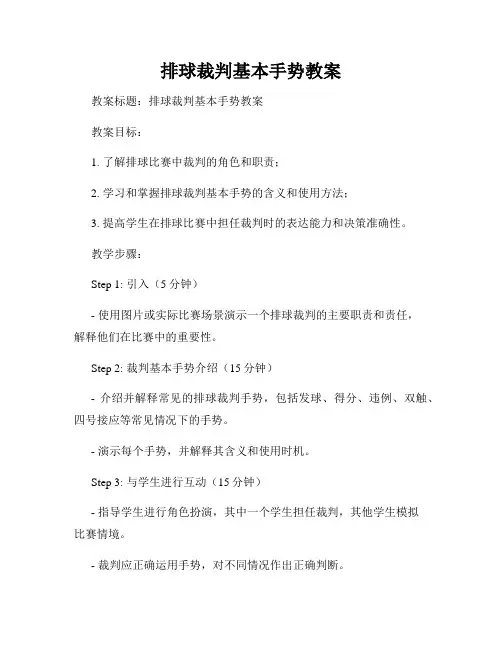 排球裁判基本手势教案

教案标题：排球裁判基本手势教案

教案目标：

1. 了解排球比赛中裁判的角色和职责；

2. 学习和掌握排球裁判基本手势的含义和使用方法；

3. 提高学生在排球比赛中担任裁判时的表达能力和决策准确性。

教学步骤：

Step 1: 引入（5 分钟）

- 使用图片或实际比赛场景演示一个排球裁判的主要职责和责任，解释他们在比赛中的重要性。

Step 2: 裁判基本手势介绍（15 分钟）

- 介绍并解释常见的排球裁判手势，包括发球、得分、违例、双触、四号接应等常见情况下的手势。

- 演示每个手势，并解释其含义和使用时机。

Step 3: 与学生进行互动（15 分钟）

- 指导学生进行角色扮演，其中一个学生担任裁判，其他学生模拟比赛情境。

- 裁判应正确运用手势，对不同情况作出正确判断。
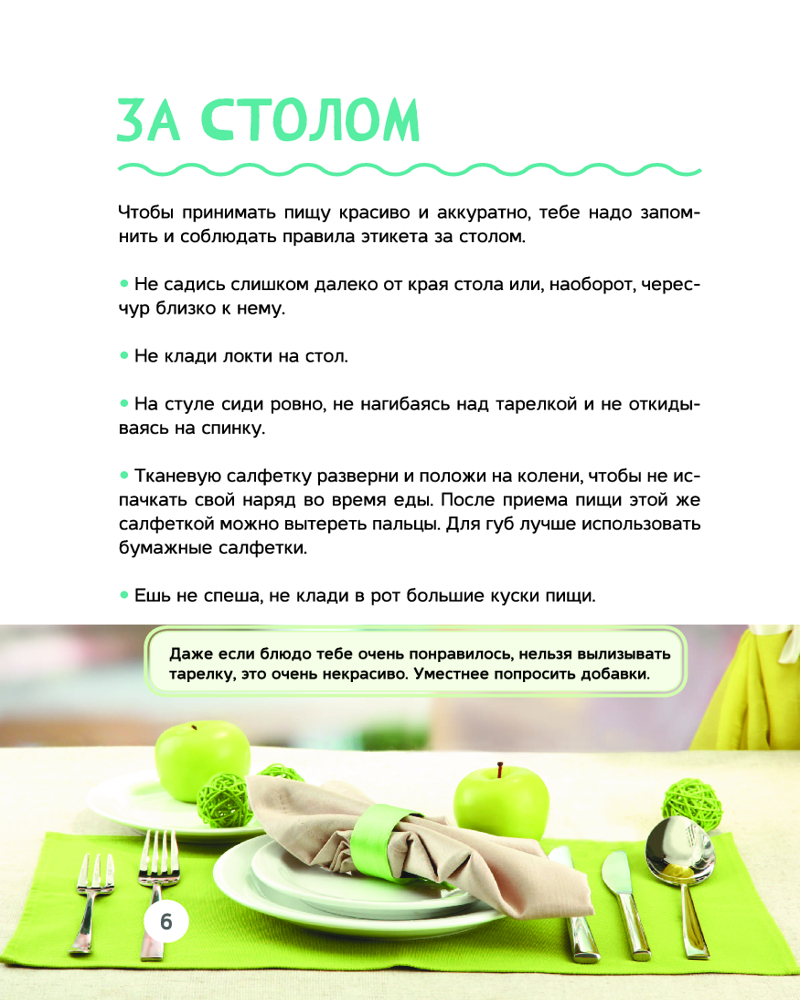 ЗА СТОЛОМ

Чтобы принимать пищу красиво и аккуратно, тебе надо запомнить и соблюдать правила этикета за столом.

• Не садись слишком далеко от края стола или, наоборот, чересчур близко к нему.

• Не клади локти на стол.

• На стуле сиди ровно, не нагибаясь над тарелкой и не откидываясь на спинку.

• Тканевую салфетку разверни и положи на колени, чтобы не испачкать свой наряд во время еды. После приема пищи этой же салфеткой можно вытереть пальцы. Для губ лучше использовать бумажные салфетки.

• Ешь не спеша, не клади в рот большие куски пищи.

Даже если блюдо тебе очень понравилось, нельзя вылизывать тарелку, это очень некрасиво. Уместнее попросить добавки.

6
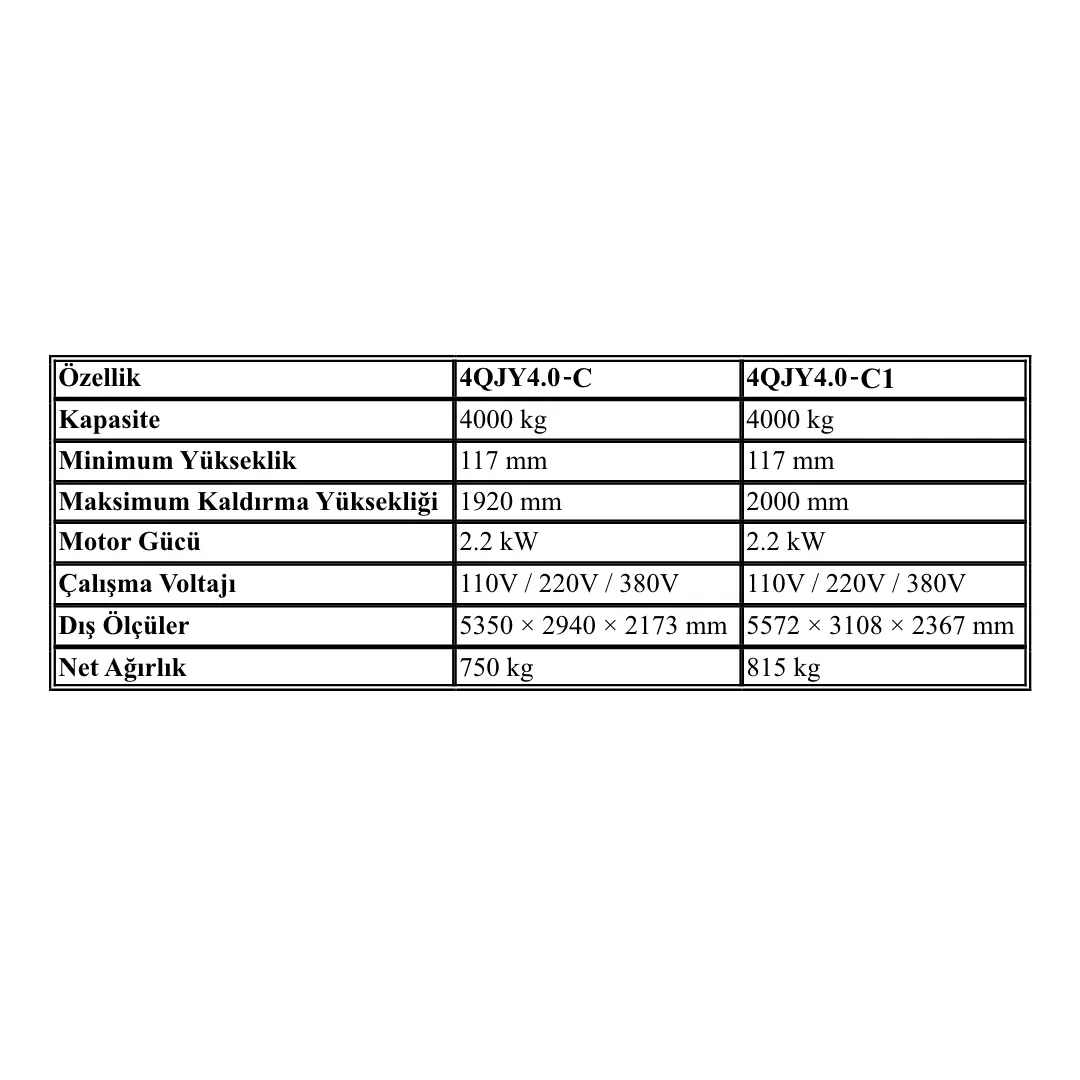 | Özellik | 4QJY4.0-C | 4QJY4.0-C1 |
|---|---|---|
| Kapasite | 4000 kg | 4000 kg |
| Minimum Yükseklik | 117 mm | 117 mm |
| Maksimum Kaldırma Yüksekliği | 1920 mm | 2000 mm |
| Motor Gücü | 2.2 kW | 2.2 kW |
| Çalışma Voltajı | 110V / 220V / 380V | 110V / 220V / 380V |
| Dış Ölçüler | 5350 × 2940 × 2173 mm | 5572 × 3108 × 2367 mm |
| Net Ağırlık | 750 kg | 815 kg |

---

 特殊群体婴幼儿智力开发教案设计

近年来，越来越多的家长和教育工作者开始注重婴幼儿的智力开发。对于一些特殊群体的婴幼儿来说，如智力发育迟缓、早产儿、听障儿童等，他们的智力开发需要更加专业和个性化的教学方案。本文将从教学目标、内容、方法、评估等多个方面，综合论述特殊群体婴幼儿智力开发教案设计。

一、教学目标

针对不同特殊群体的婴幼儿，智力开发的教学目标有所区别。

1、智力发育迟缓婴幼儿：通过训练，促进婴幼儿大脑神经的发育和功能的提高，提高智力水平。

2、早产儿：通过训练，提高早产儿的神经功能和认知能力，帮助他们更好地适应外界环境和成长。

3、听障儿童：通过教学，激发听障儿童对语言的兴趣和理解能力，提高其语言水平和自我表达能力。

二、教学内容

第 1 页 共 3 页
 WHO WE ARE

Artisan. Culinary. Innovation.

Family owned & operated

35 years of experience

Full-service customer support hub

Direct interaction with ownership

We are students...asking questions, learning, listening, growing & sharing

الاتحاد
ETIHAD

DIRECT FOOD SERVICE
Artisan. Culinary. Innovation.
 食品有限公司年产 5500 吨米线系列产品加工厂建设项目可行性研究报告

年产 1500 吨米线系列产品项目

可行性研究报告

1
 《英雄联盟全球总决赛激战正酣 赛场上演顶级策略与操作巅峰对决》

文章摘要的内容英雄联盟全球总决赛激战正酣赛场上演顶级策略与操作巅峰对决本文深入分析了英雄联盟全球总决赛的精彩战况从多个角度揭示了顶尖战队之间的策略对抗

- [What to work on]
Across the records above, return every line that contains the word "通过训练".

- [Answer box]
1、智力发育迟缓婴幼儿：通过训练，促进婴幼儿大脑神经的发育和功能的提高，提高智力水平。
2、早产儿：通过训练，提高早产儿的神经功能和认知能力，帮助他们更好地适应外界环境和成长。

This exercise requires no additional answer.